Healthy recipes for vegetarian barbecue cooking can really separate the men from the boys. I’ve been to many a barbecue when the options for vegetarian guests quite simply looked like afterthoughts. Well here’s how to cook for your vegetarian guests with confidence.
This recipe requires some hours for marinating so give yourself some time but the bonus is that once the marinade is prepared it also doubles up as the sauce.
Halloumi is a hard cheese traditionally made in Cyprus and is ideal for the barbecue grill because of higher-than-normal melting point compared to other cheeses.

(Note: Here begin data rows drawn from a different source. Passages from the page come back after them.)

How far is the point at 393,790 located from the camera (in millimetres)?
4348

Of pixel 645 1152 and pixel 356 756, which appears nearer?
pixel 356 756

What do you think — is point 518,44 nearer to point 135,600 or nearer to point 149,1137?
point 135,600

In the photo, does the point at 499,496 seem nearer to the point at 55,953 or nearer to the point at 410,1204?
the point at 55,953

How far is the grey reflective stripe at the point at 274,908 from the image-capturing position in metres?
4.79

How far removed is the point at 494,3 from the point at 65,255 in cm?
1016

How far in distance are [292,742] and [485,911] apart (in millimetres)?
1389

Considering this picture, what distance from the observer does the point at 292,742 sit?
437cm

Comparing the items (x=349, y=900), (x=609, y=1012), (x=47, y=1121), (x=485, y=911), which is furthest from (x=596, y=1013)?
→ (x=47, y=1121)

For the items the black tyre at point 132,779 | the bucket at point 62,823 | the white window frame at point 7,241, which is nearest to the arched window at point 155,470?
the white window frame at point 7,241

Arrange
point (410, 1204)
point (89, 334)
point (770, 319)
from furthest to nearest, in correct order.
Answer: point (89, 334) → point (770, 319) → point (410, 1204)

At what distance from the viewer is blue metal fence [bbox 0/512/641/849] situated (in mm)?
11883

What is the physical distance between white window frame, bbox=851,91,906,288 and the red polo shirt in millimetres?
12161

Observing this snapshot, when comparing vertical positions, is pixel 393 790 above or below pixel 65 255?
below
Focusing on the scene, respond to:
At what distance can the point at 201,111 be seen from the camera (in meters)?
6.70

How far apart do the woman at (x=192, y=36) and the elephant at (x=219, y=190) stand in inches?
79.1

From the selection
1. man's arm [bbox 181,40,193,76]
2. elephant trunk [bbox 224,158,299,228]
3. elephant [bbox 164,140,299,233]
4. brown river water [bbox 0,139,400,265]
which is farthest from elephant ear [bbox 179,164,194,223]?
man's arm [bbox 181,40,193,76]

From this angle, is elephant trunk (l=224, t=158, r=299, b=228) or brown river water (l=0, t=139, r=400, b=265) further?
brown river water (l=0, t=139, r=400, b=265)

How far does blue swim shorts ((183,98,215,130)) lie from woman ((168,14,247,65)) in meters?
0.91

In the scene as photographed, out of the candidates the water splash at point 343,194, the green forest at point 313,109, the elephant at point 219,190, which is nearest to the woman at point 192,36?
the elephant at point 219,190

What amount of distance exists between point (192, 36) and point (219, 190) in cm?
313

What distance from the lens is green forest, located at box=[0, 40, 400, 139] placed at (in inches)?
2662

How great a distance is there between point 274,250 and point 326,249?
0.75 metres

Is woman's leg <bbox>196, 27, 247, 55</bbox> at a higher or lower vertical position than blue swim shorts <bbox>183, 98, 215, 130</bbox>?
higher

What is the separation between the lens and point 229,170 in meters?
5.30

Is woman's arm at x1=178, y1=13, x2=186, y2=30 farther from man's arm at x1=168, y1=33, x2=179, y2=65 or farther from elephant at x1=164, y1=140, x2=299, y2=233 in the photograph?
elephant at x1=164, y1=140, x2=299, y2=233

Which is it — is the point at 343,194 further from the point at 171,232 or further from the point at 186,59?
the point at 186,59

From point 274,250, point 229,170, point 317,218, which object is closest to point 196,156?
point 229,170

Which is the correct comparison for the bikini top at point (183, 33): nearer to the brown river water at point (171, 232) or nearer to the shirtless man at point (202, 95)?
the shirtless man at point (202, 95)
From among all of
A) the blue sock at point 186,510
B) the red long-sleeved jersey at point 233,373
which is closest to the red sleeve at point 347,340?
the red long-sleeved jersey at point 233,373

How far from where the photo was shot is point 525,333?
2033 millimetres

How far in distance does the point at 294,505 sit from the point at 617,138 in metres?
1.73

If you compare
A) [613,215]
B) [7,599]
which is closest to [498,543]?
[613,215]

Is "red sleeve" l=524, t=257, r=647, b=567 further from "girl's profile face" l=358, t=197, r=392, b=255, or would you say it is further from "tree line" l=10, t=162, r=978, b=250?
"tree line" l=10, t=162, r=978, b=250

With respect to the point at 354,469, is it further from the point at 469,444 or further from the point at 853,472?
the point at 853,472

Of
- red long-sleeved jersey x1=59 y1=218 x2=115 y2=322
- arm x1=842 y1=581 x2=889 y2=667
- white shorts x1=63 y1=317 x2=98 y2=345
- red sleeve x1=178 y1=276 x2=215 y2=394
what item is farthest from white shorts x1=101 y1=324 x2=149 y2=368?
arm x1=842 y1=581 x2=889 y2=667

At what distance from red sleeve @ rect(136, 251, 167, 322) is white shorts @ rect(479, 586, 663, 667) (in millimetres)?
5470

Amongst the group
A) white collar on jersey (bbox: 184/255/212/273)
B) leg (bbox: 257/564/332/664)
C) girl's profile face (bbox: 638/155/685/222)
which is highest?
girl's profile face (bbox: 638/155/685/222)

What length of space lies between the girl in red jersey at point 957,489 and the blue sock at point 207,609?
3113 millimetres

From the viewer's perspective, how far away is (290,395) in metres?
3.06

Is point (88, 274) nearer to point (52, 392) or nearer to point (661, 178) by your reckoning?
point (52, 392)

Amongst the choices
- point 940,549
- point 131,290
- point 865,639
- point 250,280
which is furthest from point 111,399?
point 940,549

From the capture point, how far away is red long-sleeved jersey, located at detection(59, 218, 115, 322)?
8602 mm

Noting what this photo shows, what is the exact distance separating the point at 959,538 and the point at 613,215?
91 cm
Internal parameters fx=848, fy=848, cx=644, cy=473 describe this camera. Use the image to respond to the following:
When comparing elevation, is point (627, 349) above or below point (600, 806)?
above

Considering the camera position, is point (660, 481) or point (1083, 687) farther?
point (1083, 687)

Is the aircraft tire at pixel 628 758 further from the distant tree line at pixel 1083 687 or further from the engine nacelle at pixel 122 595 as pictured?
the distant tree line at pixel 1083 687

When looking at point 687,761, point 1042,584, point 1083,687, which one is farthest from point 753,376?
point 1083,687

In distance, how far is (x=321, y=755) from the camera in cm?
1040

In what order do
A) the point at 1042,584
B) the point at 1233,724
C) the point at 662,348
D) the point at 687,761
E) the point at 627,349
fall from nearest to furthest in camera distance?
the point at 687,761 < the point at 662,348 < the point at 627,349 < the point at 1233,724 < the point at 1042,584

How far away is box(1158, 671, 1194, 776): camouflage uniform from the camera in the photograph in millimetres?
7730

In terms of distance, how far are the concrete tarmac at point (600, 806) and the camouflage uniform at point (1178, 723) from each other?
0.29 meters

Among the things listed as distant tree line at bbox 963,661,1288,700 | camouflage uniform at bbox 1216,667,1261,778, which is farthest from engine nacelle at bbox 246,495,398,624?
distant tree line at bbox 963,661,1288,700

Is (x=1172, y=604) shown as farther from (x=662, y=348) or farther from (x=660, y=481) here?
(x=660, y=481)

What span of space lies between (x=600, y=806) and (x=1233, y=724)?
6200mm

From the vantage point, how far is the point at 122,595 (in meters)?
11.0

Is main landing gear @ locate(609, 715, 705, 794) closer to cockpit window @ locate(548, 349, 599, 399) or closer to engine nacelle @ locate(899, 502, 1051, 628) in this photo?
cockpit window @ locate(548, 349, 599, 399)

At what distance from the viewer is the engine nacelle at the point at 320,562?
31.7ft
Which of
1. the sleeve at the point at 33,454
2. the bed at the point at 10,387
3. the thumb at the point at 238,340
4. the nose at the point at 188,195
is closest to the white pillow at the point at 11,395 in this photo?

The resistance to melting comes from the fresh curd used in the manufacturing process being heated before being shaped and placed in the brine. Note how when eating it, it makes your teeth squeek!
Ingredients:-
750g / 11/2lb Halloumi cut into 1 cm thick strips
6 tablespoons extra virgin olive oil
1 ½ tablespoons balsamic vinegar
4 plum tomatoes skinned seeded and diced
1 red onion finely chopped
2 tablespoons lemon juice
1 tablespoon chopped fresh basil
salt and freshly ground black pepper
Black olives (optional)
Method:-
Mix up all the ingredients and marinate the cheese for 4 hours. Place the cheese slices into a barbecue rack and place on barbecue grill with hot coals and brush on the marinade a few times.
TIP - Hot coals will help the surface of the cheese go brown and crisp and a
barbecue rack
gives a little extra spread of surface should your halloumi soften too quickly.
When the halloumi takes on a light suntan, remove from the grill, place in a serving bowl, dress with the black olives and pour over the remainder of the marinade.
Served as part of a salad or in a pitta, you can’t go wrong.